**Aufgaben zur Übung:**
1. Prüfe, ob die folgenden Aussagen mit der Filmbesprechung zu „La Vérité“ übereinstimmen, und antworte jeweils mit Ja oder Nein sowie den entscheidenden Worten der Filmbesprechung im genauen Wortlaut: (a) Hirokazu Koreeda wurde 1962 geboren. (b) Koreeda hat bisher auch in Europa Filme gedreht. (c) „La Vérité“ eröffnete die Filmfestspiele von Cannes.
2. Führe die Filmbesprechung zu „La Vérité“ im Anschluss an ihren letzten Satz fort.

**Lesetext:**
☆ ☆ ☆
LA VÉRITÉ – LEBEN UND LÜGEN LASSEN

PÖNIs: (4/5)

„LA VÉRITÉ – LEBEN UND LÜGEN LASSEN“ von Hirokazu Koreeda (B + R; Fr 2018/2019; K: Éric Gautier; M: Alexei Gennadjewitsch Aigi; 106 Minuten; deutscher Kino-Start: 05.03.2020); der japanische Filmkünstler HIROKAZU KOREEDA, Jahrgang 1962, hat bisher nur in seiner Heimat gearbeitet. Filme wie „Maboroshi – Das Licht der Illusion“ (1995), „After Life – Nach dem Leben“ (1998) und „Nobody Knows“ (2004) wurden in Europa über die internationalen Filmfestivals von Venedig und Cannes bekannt. Sein Triumph: 2018 bekam der Autorenfilmer für seinen Film „Shoplifters – Familienbande“ die „Goldene Palme“ in Cannes zugesprochen. „La Vérité“, „Die Wahrheit“, eröffnete im Vorjahr die Filmfestspiele von Venedig. Koreeda gilt als Spezialist für feinfühlige Familiendramen.
☆ ☆ ☆
**Vorgegebene Daten:**
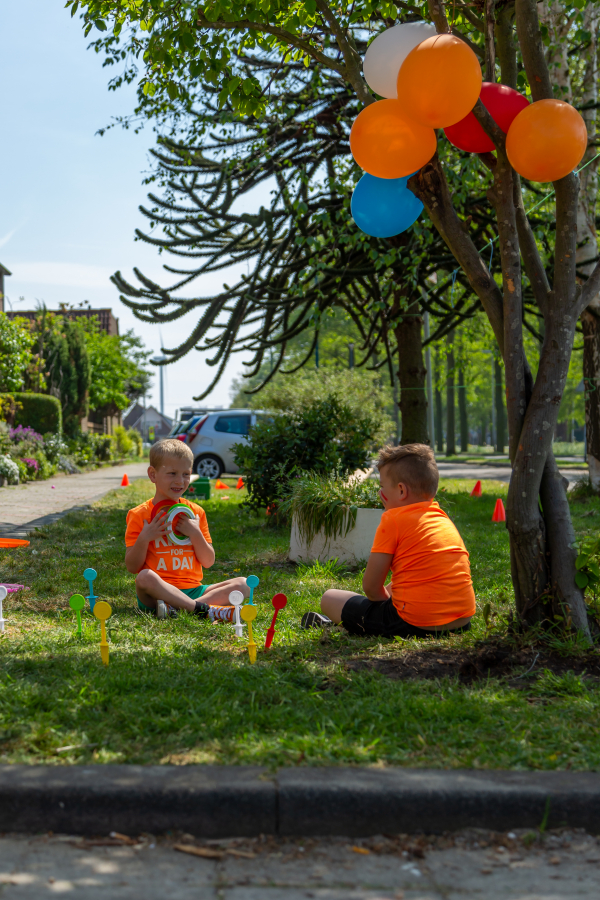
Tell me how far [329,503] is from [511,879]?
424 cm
☆ ☆ ☆
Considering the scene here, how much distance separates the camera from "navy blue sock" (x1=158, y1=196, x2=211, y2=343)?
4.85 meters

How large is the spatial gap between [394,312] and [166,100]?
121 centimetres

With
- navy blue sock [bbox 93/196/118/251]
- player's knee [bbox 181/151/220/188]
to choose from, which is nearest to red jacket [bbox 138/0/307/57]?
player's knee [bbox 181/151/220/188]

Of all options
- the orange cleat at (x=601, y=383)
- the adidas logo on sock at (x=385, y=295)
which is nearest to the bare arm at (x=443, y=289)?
☆ ☆ ☆
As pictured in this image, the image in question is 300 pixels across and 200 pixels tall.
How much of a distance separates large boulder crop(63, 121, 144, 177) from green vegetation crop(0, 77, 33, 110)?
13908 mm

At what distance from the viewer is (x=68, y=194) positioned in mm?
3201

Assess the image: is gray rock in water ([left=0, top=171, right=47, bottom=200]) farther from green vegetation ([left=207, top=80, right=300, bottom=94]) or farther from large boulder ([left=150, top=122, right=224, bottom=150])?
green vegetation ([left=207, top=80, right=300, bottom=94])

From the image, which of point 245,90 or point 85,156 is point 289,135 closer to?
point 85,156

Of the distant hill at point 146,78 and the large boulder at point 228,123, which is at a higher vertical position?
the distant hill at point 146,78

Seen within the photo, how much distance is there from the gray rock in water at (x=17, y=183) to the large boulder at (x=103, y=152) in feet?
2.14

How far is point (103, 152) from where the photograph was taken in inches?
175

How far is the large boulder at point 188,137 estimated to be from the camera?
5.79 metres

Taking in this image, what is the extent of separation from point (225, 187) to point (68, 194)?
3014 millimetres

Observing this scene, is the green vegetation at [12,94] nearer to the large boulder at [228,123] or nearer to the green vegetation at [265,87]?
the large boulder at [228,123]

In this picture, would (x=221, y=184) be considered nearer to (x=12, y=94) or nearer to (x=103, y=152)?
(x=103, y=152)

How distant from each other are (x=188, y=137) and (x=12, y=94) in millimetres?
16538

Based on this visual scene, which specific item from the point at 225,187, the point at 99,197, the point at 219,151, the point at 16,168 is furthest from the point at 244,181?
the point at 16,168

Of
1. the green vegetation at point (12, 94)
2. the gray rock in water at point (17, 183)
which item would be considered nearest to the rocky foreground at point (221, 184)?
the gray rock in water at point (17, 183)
☆ ☆ ☆
**Antworten je Aufgabe:**
1.
(a) Ja: „Jahrgang 1962“
(b) Nein: „hat bisher nur in seiner Heimat gearbeitet“
(c) Nein: „eröffnete im Vorjahr die Filmfestspiele von Venedig“

2.
SIE ist, im Kino wie im Leben, DIE DIVA. CATHERINE DENEUVE. Seit ihrem Debüt mit 13 Jahren („Les Collégiennes“) war sie in über 130 Filmen zu sehen. „Sie ist so schön, dass ein Film, in dem sie spielt, auch ohne Geschichte auskommt“, schwärmte Francoise Truffaut („Das Geheimnis der falschen Braut“). In ihrem aktuellen Film mimt sie – die glamouröse französische Filmdiva Fabienne. Die ist in die Jahre gekommen und hat gerade ihre Memoiren veröffentlicht. „La Vérité“. In denen sie, zusammengefasst, reichlich „spinnt“. Um sich ins beste nur mögliche Licht zu setzen. Als ihre Tochter Lumir (JULIETTE BINOCHE), selber Drehbuch-Autorin, mit ihrem Ehemann Hank (ETHAN HAWKE), Schauspieler, und der kleinen Tochter aus New York zur „überdimensionalen“ Mutter nach Paris zurückkehrt, ergeben sich viele Fragen und vor allem: „Meinungsunterschiede“. Die Fabienne gerne wegwischt: „Es sind meine Memoiren, wen interessiert die Wahrheit?“, erklärt sie die „Schönungen“ im Buch. Die Stimmung ist gereizt. Was Fabienne genießt. Sie hält gerne die Führungs-Zügel fest in ihren Händen. Genießt den unantastbaren Status. Der „diktierenden“ Herrin.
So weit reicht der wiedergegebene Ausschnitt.